Não se conformando com tal decisão, resolveram os requerentes interpôr recurso para o Tribunal da Relação de Lisboa, recurso este que foi julgado sem efeito ao abrigo do preceituado no artigo 192º do Código da Custas Judiciais (adiante, CCJ), tendo então os recorrentes alegado justo impedimento, o que veio a ser recusado. Novamente interpuseram recurso para a Relação que, por acórdão de 4 de Junho de 1997, decidiu, quanto a esta matéria, recusar a aplicação da norma do referido artigo 192º do CCJ com fundamento na sua inconstitucionalidade.
É desta decisão que vem interposto pelo Ministério Público o presente recurso de constitucionalidade , ao abrigo do disposto nos artigos 280º, nº 1, alínea a), da Constituição, e 70º, nº 1, alínea a), da Lei do Tribunal Constitucional, recurso restrito à apreciação da inconstitucionalidade da referida norma constante do artigo 192º do Código das Custas Judiciais (entretanto revogado).
2. - Neste Tribunal quer o Ministério Público quer os recorridos alegaram.
O Ministério Público formulou nessas alegações as seguintes conclusões:
'1º A especificidade da hipótese dos autos - reportada à aplicação da norma do artigo 192º do Código das Custas Judiciais no âmbito do processo de adesão e em possível detrimento da parte activa, o lesado que pretende ser ressarcido - reveste manifesta autonomia relativamente aos casos que originaram a jurisprudência firmada na esteira do acórdão nº 575/96 deste Tribunal.

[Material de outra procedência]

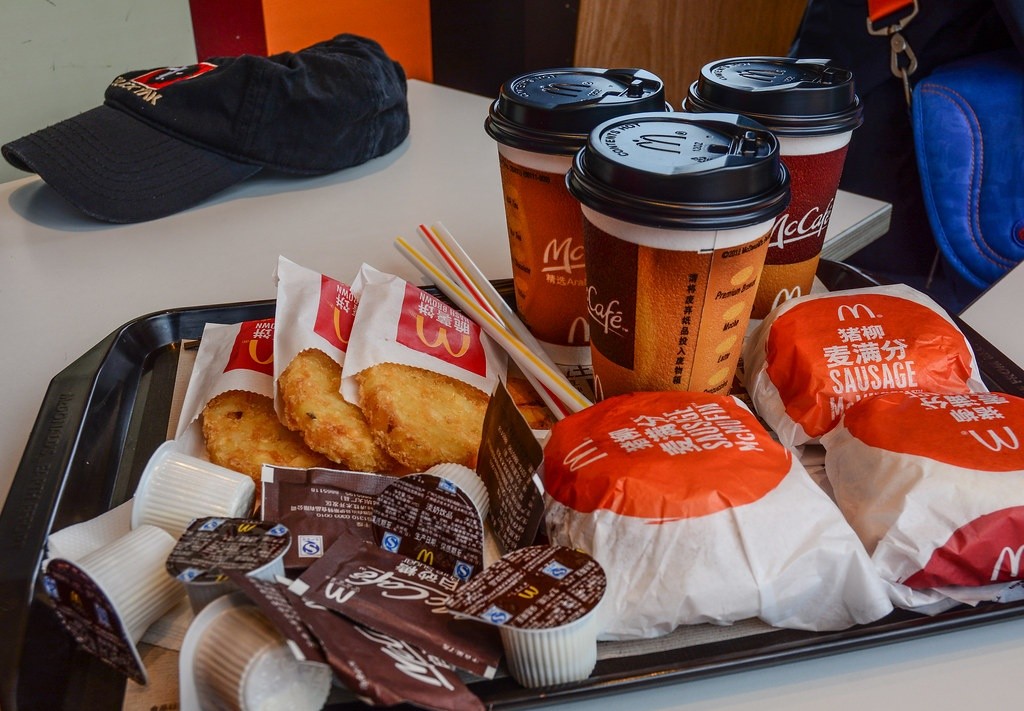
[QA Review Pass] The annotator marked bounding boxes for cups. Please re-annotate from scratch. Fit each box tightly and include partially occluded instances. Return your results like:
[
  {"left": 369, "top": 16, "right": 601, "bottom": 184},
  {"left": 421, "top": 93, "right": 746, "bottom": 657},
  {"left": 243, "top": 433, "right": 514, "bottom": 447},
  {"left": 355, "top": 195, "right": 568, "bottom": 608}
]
[
  {"left": 130, "top": 441, "right": 256, "bottom": 539},
  {"left": 178, "top": 597, "right": 331, "bottom": 710},
  {"left": 45, "top": 524, "right": 186, "bottom": 685},
  {"left": 484, "top": 68, "right": 675, "bottom": 366},
  {"left": 447, "top": 543, "right": 606, "bottom": 692},
  {"left": 563, "top": 112, "right": 791, "bottom": 398},
  {"left": 372, "top": 463, "right": 490, "bottom": 577},
  {"left": 683, "top": 56, "right": 866, "bottom": 337},
  {"left": 165, "top": 515, "right": 292, "bottom": 612}
]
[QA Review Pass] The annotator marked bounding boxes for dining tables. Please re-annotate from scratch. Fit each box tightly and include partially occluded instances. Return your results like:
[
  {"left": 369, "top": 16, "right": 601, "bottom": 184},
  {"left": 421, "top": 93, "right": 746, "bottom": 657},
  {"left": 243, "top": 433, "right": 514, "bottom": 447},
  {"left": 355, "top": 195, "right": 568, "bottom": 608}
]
[{"left": 0, "top": 78, "right": 1024, "bottom": 710}]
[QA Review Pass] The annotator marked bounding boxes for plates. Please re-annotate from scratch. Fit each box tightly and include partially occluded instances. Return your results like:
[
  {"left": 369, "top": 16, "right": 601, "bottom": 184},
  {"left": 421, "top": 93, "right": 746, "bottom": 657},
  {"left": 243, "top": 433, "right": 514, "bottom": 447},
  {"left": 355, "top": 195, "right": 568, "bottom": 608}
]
[{"left": 0, "top": 256, "right": 1024, "bottom": 710}]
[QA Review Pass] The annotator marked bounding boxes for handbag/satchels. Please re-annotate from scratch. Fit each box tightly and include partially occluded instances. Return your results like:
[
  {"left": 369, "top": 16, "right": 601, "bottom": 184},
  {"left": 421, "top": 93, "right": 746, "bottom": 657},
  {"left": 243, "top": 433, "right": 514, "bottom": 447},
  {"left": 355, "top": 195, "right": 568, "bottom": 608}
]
[{"left": 866, "top": 0, "right": 1024, "bottom": 289}]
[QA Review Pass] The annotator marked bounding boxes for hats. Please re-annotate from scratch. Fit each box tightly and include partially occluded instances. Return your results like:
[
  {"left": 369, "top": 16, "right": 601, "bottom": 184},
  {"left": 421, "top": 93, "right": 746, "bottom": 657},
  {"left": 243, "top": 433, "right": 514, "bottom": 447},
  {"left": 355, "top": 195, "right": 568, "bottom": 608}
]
[{"left": 1, "top": 34, "right": 410, "bottom": 222}]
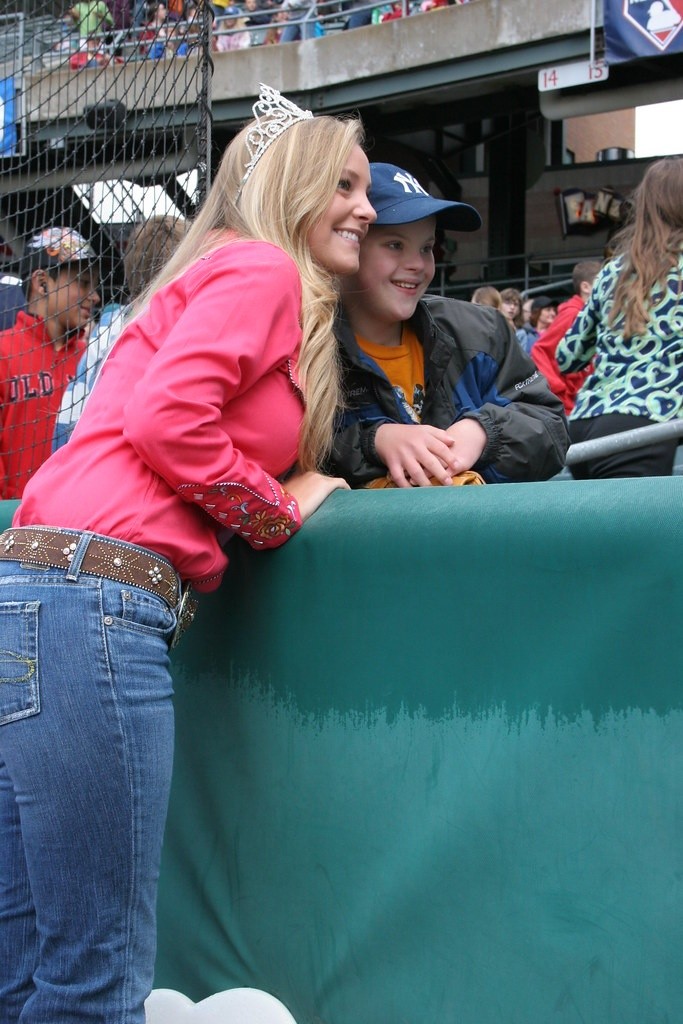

2º A 'cisão' da norma constante do artigo 192º do Código das Custas Judiciais em dois segmentos ideais - um aplicável apenas ao arguido condenado quanto à matéria penal, outro aplicável aos restantes sujeitos do processo penal, incluindo as partes civis no processo de adesão - é susceptível de afrontar o princípio constitucional da igualdade, ao sujeitar o lesado que pretende efectivar o seu direito à indemnização a um gravoso e desproporcionado efeito cominatório - quer em relação ao arguido, quer em relação às partes numa acção cível autónoma - sem que se vislumbre fundamento material suficiente para esse tratamento discriminatório.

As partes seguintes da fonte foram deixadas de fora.